[EXERCISE BRIEF] Please retype the records below exactly as they appear, but leave out the pictures.

[DATA LISTING]
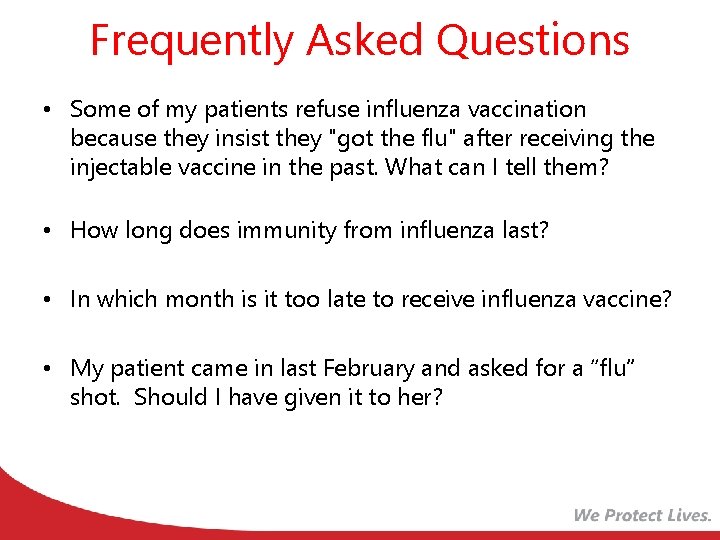 Frequently Asked Questions

• Some of my patients refuse influenza vaccination because they insist they "got the flu" after receiving the injectable vaccine in the past. What can I tell them?

• How long does immunity from influenza last?

• In which month is it too late to receive influenza vaccine?

• My patient came in last February and asked for a “flu” shot. Should I have given it to her?

We Protect Lives.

[RESULT FOR THIS EXERCISE]
 Frequently Asked Questions

• Some of my patients refuse influenza vaccination because they insist they "got the flu" after receiving the injectable vaccine in the past. What can I tell them?

• How long does immunity from influenza last?

• In which month is it too late to receive influenza vaccine?

• My patient came in last February and asked for a “flu” shot. Should I have given it to her?

We Protect Lives.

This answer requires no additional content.